■ **Source excerpt**
○ ○ ○ ○

The learn rate was kept at 0.6, and the momentum was set at 0.9. We also used a very
simple complexity, and a rotational pattern selection. Clusters were allowed to learn
from 4 minutes up to 2 hours. Approximately ten minutes of learning was all that was
required to determine a decent test set.
   The cluster 1 model had an R squared of 0.0379. The mean absolute error was 0.310.
The output file produced predictions ranging from approximately 0.8 to 0. By changing
the cutoff value between satisfaction and dissatisfaction, the model varies in its accuracy.
At a cutoff value of 0.32, the model predicts 123 dissatisfied customers. Of those, 63
were incorrectly predicted and 60 were correct; or 48.7% correct.
   The model from cluster 2 had an R squared of 0.032 and a mean absolute error of
0.217. Predictions in the output file ranged from 0.79 to 0. A cutoff of 0.25 can produce
a success rate of up to 80%. Yet at that value, the model only predicts six cases as
dissatisfied. A more useful range of 0.2 predicts 268 dissatisfied customers, 33.2% of
which are correct.
   The model for cluster 3 had an R squared of 0.0204 and a mean absolute error of
0.180. However, even at a cutoff of 0.16, the model was only predicting dissatisfaction
accurately 17.8% of the time. Only 10% of the customers in cluster 3 were dissatisfied,
compared to 13.2% in cluster 2, and 20.1% in cluster 1

       It is good practice to experiment with a number of different methods when
modeling or mining data. Different techniques may shed new light on a problem or
confirm previous conclusions. We can use CART analysis in this respect.
       A trial version of the CART software is available from the Salford Systems
website. It provides a number of options to adjust and refine the tree model. It supports
five different splitting methods including two Gini, two twoing, and a class probability
method. In addition, it permits the user to incorporate linear combination splits.
       CART produces trees that use an elegant color scheme to identify the best
terminal nodes. Terminal nodes with high proportions of the selected target are a dark
red, while nodes with low proportions of the target are dark blue. Nodes with moderate
amounts of both targets are colored light blue and pink. Therefore, the user can
immediately see if a tree is accurate, in which case the tree would appear with dark red
and dark blue nodes.
       CART is a very appropriate method for this dataset since the goal is to predict
satisfaction, which is a binary variable. The Gini method of splitting works well with
such binary variables. In addition, CART, unlike neural networks allows users to alter
the costs associated with misclassifications. This feature proves useful for this analysis,
since we are concerned with targeting only the dissatisfied not the satisfied customers.
We can increase the cost of misclassifying a satisfied as a dissatisfied customer.

○ ○ ○ ○

■ **Provided material**
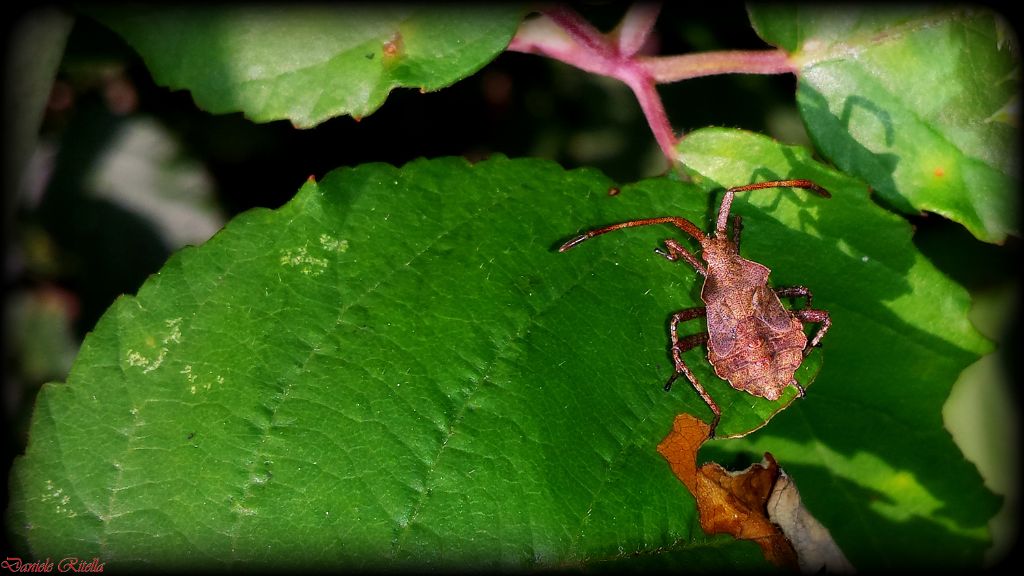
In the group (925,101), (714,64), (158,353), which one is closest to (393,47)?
(714,64)

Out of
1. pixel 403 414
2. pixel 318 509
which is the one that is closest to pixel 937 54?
pixel 403 414

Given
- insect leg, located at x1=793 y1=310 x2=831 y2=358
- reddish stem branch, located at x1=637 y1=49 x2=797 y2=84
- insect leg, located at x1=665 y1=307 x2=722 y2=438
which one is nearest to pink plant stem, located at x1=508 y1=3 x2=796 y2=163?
reddish stem branch, located at x1=637 y1=49 x2=797 y2=84

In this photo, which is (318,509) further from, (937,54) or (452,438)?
(937,54)

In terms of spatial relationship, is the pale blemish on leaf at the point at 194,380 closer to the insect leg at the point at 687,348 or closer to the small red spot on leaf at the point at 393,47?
the small red spot on leaf at the point at 393,47

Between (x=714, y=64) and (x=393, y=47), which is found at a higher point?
(x=393, y=47)

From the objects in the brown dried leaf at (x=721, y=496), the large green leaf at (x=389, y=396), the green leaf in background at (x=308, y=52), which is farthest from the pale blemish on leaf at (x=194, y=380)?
the brown dried leaf at (x=721, y=496)

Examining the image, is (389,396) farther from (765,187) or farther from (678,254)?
(765,187)

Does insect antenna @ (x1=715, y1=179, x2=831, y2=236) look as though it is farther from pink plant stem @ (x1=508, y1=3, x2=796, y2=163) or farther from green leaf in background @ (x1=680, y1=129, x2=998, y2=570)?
pink plant stem @ (x1=508, y1=3, x2=796, y2=163)
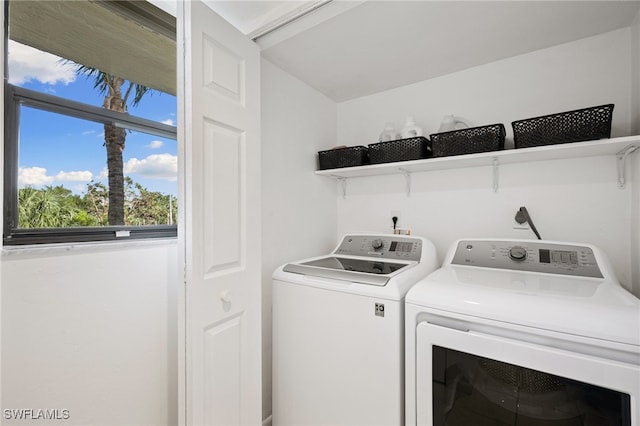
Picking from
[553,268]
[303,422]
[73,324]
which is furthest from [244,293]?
[553,268]

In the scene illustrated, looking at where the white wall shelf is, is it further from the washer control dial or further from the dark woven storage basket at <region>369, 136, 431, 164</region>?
the washer control dial

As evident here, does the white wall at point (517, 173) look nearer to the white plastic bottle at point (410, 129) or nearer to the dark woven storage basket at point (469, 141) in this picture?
the white plastic bottle at point (410, 129)

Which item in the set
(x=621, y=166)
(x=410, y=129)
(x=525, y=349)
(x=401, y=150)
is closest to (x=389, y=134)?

○ ○ ○ ○

■ **Directive 1**
Which colors does the passage on customer-satisfaction modeling say CART uses to mark its tree nodes? List every one.
■ **Directive 2**
Carry the passage on customer-satisfaction modeling forward from its last sentence.
None of the lines are needed here.

■ **Output 1**
Dark red, dark blue, light blue, and pink.

■ **Output 2**
A third advantage of CART is that it allows the user to set the prior probabilities (or just
priors). We are trying to identify a relatively rare occurrence. In many regression and
neural network methods, the large proportion of satisfied customers swamp the
dissatisfied customers. Indeed, with this dataset, we can predict every customer as
satisfied, and have a very respectable error rating of 15%. Adjusting the priors helps to
prevent this swamping effect.
        For this analysis, we experimented with a number of different splitting methods,
costs, and pruning methods. In the end two methods emerged as the best: a Gini method
with the priors set to match the data, and a Gini method using linear combinations. For
both trials one-third of the data was selected randomly for testing. The cost of
misclassifying a satisfied (1) as dissatisfied (0) was set to 1.5 for the regular tree and 1.1
for the linear combination. The favor-even-splits parameter was set to 0.28 for the
regular Gini and 0.26 for the linear combination method. Since so few cases are
dissatisfied, it is unnecessary to attempt even splits. Doing so would only force satisfied
customers into dissatisfied terminal nodes.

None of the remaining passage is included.